About Me


Hello, world;

Welcome to my blog! I’m a passionate programmer with a keen interest in malware development and red team operations. My goal is to specialise in malware development, either as part of a team of security researchers or as a malware specialist on a sophisticated red team.

This blog is my personal knowledge base, a place where I can keep track of my progress and share some cool stuff I’ve been working on. Whether you’re new to this field or you’ve been around the block a few times, I hope you’ll find something interesting or useful here.

Feel free to check out my GitHub and YouTube channel, where I share my own projects and material. I’m excited to contribute my unique content to the cybersecurity community.

Modern malware development is increasingly adopting Rust and Go, primarily because of the current challenges in accurately decompiling them and their capabilities comparable to C and C++. Rust, in particular, offers significant advantages such as improved ergonomics and the absence of memory errors, making it a superior choice over C and C++ as we progress through the mid-2020s. Rust’s Foreign Function Interface allows full interoperability with C libraries, eliminating the need to rewrite C-based frameworks. The robustness against memory errors makes Rust an excellent platform for malware authors, ensuring the reliability of offensive engagements, whether lawful or criminal.

By advancing my skills in malware development using Rust and Go, I aspire to be at the forefront of combating cybercriminal activities with subject matter expertise in this rapidly evolving area.

Highlights

See my blog post highlights below:

  1. Hells Gate Rust - EDR Evasion with syscalls
  2. EDR Evasion ETW patching in Rust
  3. Remote process DLL injection in Rust
  4. An introduction to adversary emulation with a dotnet stealer and a Go c2 server
  5. Str Crypter - Payload string encryption with Rust
  6. Sanctum EDR (Introduction post) - a Rust EDR proof of concept I am building

Contact and Collaboration

I am always open to connecting with fellow cybersecurity professionals. Whether you have a project idea, need collaboration, or just want to discuss the latest trends in malware development, feel free to reach out. You can contact me via my Twitter, or email me at fluxsec@proton.me. More than happy for collaboration; however - I will only respond to legitimate, legal, and ethical requests. No exceptions, we are here on this planet to leave it a better place than we found it.

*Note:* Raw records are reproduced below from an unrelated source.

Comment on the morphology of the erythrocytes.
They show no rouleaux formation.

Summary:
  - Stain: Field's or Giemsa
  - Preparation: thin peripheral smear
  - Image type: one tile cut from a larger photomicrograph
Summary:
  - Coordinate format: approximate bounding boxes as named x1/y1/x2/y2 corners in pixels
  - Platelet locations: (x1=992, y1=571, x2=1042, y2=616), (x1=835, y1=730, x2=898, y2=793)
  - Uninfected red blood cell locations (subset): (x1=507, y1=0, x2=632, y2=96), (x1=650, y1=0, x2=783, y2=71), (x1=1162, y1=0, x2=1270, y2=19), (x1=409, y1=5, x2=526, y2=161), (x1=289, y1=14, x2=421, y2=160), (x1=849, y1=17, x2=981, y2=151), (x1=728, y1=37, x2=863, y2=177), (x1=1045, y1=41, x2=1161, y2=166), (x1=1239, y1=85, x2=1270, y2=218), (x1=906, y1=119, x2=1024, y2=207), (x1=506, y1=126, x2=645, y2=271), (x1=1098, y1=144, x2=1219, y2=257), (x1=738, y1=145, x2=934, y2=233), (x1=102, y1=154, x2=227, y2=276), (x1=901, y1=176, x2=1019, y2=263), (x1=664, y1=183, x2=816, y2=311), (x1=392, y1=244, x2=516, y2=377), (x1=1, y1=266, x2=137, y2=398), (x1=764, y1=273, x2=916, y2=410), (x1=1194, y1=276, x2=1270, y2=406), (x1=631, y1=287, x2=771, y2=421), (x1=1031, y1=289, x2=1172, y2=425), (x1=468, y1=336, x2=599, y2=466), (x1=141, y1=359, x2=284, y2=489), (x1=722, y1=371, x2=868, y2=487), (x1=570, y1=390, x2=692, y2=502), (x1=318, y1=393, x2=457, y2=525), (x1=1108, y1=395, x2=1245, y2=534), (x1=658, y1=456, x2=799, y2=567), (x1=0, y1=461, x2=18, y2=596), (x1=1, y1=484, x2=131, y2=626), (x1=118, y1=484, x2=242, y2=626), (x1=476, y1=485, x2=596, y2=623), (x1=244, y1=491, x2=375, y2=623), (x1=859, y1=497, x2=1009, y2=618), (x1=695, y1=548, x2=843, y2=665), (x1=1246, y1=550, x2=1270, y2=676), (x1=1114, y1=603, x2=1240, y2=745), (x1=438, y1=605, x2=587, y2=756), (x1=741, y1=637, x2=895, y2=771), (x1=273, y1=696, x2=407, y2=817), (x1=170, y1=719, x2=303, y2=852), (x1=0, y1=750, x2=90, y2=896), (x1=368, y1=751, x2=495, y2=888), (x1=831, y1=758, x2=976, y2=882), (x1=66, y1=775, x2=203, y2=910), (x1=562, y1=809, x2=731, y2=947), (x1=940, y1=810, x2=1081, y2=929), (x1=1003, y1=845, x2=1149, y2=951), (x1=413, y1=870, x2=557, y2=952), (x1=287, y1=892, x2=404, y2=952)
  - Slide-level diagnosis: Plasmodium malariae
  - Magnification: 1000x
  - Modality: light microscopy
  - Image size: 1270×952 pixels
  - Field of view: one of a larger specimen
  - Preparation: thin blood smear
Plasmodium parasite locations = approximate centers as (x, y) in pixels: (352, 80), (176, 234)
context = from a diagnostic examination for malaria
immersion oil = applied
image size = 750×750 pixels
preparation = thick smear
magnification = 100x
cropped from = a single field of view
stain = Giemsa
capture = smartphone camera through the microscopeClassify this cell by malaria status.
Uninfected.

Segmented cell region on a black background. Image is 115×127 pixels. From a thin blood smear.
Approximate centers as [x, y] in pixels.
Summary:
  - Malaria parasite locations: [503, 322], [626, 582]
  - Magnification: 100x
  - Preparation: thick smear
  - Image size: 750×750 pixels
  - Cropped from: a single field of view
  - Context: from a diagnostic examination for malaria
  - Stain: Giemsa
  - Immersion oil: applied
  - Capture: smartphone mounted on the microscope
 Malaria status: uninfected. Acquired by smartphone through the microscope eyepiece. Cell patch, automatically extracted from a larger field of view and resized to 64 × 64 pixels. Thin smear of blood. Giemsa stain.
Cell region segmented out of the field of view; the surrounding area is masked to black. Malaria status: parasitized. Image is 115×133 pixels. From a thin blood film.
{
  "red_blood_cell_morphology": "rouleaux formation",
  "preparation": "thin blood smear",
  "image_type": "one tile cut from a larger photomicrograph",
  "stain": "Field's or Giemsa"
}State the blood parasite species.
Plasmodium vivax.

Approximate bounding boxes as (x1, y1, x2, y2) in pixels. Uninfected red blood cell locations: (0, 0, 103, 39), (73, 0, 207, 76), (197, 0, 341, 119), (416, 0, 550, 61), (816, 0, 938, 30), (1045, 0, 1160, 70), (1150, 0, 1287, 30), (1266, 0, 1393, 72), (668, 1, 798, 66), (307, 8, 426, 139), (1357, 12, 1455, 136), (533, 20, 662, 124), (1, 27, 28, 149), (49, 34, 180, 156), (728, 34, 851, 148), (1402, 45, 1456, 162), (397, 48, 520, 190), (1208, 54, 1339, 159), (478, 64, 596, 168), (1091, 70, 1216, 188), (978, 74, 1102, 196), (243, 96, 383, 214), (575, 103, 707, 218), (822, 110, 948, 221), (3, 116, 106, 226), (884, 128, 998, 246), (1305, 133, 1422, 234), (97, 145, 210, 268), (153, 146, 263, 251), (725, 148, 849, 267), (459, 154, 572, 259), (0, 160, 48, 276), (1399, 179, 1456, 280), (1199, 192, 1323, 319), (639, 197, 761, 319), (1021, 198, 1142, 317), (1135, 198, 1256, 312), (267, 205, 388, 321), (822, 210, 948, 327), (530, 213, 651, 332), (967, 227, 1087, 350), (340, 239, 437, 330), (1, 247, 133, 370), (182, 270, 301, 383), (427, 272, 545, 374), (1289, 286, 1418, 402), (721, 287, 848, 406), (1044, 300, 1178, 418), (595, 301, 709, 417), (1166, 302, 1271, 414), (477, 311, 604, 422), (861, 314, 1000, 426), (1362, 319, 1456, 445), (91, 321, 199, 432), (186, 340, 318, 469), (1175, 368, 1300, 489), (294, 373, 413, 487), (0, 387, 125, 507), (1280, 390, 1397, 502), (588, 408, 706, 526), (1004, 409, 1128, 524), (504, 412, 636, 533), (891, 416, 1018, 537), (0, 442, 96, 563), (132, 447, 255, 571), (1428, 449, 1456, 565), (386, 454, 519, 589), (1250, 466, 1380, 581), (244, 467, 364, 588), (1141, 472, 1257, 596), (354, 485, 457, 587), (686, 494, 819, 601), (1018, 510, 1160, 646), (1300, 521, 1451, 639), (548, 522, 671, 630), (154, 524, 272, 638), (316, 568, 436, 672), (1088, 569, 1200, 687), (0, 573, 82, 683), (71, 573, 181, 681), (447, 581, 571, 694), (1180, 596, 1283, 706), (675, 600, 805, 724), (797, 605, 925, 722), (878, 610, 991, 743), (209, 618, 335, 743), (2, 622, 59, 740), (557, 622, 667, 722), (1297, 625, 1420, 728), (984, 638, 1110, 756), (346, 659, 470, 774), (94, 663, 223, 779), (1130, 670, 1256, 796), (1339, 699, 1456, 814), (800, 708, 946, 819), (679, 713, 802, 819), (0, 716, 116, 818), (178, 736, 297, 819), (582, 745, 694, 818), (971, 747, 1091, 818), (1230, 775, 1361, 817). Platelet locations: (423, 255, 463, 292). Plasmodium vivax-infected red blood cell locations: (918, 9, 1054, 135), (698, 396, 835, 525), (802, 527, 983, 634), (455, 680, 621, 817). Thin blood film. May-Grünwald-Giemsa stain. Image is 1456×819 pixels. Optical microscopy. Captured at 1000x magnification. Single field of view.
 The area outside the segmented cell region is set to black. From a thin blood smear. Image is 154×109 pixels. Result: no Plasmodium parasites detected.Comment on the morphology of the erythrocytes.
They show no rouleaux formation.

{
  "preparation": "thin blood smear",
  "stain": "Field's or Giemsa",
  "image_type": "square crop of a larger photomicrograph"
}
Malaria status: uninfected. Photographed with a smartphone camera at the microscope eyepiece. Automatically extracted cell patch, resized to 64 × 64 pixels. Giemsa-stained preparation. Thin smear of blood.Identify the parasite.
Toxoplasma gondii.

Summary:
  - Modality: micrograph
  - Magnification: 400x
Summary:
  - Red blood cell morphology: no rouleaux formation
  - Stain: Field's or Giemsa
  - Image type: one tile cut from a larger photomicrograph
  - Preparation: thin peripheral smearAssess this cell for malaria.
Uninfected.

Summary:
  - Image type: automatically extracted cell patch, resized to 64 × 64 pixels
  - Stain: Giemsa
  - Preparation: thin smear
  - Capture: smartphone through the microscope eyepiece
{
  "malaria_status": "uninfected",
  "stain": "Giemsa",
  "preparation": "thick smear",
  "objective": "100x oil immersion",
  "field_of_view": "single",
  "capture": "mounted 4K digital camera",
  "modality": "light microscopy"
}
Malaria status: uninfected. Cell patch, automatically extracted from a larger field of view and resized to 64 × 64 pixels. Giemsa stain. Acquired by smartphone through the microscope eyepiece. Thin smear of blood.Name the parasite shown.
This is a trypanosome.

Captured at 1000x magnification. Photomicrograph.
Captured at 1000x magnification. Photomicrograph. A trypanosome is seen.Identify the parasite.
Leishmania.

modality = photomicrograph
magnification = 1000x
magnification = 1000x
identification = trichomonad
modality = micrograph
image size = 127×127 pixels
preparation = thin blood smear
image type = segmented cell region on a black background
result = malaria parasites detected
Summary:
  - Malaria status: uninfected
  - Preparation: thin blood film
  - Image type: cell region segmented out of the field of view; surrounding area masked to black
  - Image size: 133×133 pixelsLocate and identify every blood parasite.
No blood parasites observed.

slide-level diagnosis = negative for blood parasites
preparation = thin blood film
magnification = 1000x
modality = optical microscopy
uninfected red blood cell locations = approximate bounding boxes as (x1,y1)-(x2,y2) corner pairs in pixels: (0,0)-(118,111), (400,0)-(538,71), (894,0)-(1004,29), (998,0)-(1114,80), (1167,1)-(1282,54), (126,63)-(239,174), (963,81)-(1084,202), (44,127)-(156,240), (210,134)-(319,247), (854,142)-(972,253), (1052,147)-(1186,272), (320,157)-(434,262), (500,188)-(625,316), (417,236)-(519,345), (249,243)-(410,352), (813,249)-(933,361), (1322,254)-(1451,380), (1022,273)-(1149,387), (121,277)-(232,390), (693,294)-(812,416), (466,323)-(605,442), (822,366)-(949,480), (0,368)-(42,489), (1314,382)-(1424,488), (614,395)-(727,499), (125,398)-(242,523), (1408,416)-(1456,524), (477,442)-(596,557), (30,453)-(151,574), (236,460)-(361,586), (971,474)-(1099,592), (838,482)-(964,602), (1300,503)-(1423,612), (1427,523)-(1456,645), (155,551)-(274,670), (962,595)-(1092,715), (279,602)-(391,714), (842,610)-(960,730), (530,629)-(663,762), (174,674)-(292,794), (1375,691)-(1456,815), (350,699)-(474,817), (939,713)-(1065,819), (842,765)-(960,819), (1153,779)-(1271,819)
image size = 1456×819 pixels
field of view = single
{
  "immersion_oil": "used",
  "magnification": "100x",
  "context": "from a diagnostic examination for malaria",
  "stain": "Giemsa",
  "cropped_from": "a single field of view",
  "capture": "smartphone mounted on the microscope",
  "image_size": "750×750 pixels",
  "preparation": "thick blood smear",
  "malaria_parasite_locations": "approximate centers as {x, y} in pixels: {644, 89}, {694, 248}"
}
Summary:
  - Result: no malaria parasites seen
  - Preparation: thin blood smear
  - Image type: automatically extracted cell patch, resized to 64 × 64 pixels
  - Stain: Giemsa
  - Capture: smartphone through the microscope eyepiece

Any content posted here is for ethical purposes only, I do not condone the use of offensive cyber security for any purpose which breaks the law or harms others, and I do not condone or permit any user to take learning, or code samples from this blog, and use them for illegal or ethically questionable activity. This blog is strictly for educational purposes, and for the furthering of my own knowledge.

You may NOT under any circumstance use any code, theory, or information from my blog and use it in a manner which is illegal, unethical or that harms any living being. You may not use any code or information from this blog to do anything on a system that you do not have the full explicit permission of the system owner to do. I cannot be held responsible for the actions of others whom consume this information. I post these blogs specifically to help encourage and motivate people to learn offensive cyber security for the greater good of society and our cyber defences. I am also blogging to document my growth and to consolidate learning.

Why do I like offensive security? In my opinion it significantly enhances defensive security strategies over time. Think about it, offensive cyber provides invaluable insights into the mindset, techniques, and tools used by attackers, enabling us to anticipate and counteract potential threats more effectively. By understanding the vulnerabilities and attack vectors that the big bads exploit, we can proactively identify and fortify weaknesses in our systems before they are compromised. It also allows for the development of more robust and resilient security architectures, policies, and response protocols.